La cantilène des amants
« Blanche comme le lys, fleur royale qui s’épanouit en
mon cœur pour prendre l’apparence d’un nénuphar qui vogue sur les lacs de ma
mémoire, tu es en moi, ma reine, ma Dame d’amour.
Les faucons de ma volière, mes rapaces fidèles ont remarqué
ton absence et ils semblent inquiets.
Nous formons un rempart et, s’il le faut, nous volerons à
ton secours.
Si tu m’apparais, ne serait-ce qu’en rêve, en fâcheuse
posture ou simplement menacée par une ombre, je me mettrai en route et je
galoperai jusqu’à toi, mon amour, avec , comme d’habitude, des chevaliers
fougueux et ardents, des soldats aguerris pour encadrer un carrosse empli de
coffres précieux, et un autre attelage, confortable pour abriter des dames d’honneur
et des bacheliers pour veiller à ton bien-être, dès mon arrivée, mon ange.

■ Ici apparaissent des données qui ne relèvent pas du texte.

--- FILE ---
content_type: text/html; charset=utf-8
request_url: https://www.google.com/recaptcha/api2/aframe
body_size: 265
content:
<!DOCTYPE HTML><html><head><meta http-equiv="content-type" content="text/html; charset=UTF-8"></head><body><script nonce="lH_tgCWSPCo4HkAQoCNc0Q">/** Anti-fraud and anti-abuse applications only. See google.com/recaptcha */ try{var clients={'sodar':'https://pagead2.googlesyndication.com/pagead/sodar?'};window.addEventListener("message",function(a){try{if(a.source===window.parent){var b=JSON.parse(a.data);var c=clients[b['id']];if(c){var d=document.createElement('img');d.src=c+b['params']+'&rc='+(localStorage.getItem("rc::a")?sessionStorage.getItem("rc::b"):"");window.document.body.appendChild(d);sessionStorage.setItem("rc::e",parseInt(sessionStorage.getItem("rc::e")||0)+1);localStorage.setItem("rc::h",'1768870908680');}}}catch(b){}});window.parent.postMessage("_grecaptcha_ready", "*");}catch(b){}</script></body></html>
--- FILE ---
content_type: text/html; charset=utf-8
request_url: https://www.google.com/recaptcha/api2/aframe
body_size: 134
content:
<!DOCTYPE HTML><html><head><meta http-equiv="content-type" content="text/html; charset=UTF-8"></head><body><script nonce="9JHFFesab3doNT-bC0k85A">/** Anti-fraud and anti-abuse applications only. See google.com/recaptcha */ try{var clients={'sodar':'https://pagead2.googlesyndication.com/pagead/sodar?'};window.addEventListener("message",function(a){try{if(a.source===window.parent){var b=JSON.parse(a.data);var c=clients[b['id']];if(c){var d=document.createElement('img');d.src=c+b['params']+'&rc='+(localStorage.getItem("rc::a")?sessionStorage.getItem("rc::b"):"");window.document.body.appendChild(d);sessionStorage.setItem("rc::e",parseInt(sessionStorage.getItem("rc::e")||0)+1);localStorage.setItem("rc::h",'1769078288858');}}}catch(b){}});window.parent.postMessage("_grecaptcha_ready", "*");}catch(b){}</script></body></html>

Mon amour aux lèvres douces comme la soie, à la chevelure
ensoleillée et au corps de reine, je te parfumerai de santal et de myrte et je
t’adorerai, comme toujours, à genoux.
Ton amant fidèle et époux ».
Le parchemin était lesté par des marguerites en diamant,
montées sur un bijou en forme de fleur d’amour et c’est naturellement une
colombe qui déposa le précieux message, noué d’une faveur rose, aux pieds de la
reine.
Picorant quelques grains de millet et buvant de l’eau
fraîche servie dans une coupelle de nacre, la colombe attendait patiemment le
message du retour.
Vêtue d’une simple mousseline de soie rose, drapée sur l’épaule
et épinglée par une fibule en or, Blanchefleur se rendit dans le patio afin d’y
trouver l’inspiration.
« Mon bien-aimé, sache que je me meurs loin de toi et
que j’ai hâte de retrouver la chaleur de tes étreintes.
Je ne peux en dire plus, de crainte d’accentuer mon désir et
mon besoin d’aimer.
Je t’écris de notre patio d’amour et je joins à ma lettre un
mouchoir que j’ai brodé pour toi.
J’ai pris pour modèle les roses d’amour qui ont fleuri au
bord du lac de Comper où vit la fée Viviane, dans son palais de cristal.
J’y ajoute aussi une pierre de lune que j’ai trouvée dans
notre jardin.
Amoureusement à toi !
Blanchefleur ».
La colombe partit à tire d’aile et la dame d’amour, soudain
prise d’un accès de langueur inexplicable, s’allongea sur des coussins et
somnola dans un état second.
C’est dans cette position que la trouva Jehan d’ Armagnac.
Se méprenant sur sa posture et sur ses paupières mi-closes,
il y vit une invitation à l’amour et il eut vite fait de franchir la barrière
de mousseline et d’accéder ainsi au jardin d’amour de celle qu’il n’avait
jamais cessé d’aimer.
Ses effusions tendres et passionnées atteignirent sa dame
dans ce qu’elle avait de plus noble et de plus secret. Dans une sorte de rêve,
elle répondit de tout son corps à cet amour illicite.
Lorsqu’elle ouvrit les yeux, ce fut pour apercevoir dans un
rideau de brume, non pas le prince qu’elle aimait mais le chevalier d’ Armagnac
qui s’apprêtait , à nouveau, à honorer sa dame d’amour.
« Ne craignez rien, ma bien-aimée, ce secret restera
entre nous. Je vais boire à longs traits le calice d’amour qui réside en vous
et qui contient des sucs si délicats que je ne pourrai plus désormais m’en
priver.
Je suis plus jeune que votre époux et pourrai vous aimer
jusqu’à ce que l’ardeur et la force d’aimer se perdent en moi, comme des
sources taries qui cherchent une nouvelle vigueur.
Mais en attendant, ma douce toute en soie, je veux vous
aimer encore et toujours si vous acceptez de vous abandonner comme vous le
fîtes, dans mes bras vigoureux.
Je vous aime à la folie et s’il vous plaît d’être ma
Guenièvre, je serai votre Lancelot ».
Puis le comte enlaça à nouveau sa belle, baisa profondément
ses lèvres palpitantes de désir et ils s’aimèrent passionnément tandis que les
paons faisaient la roue dans ce jardin d’amour si joliment nommé.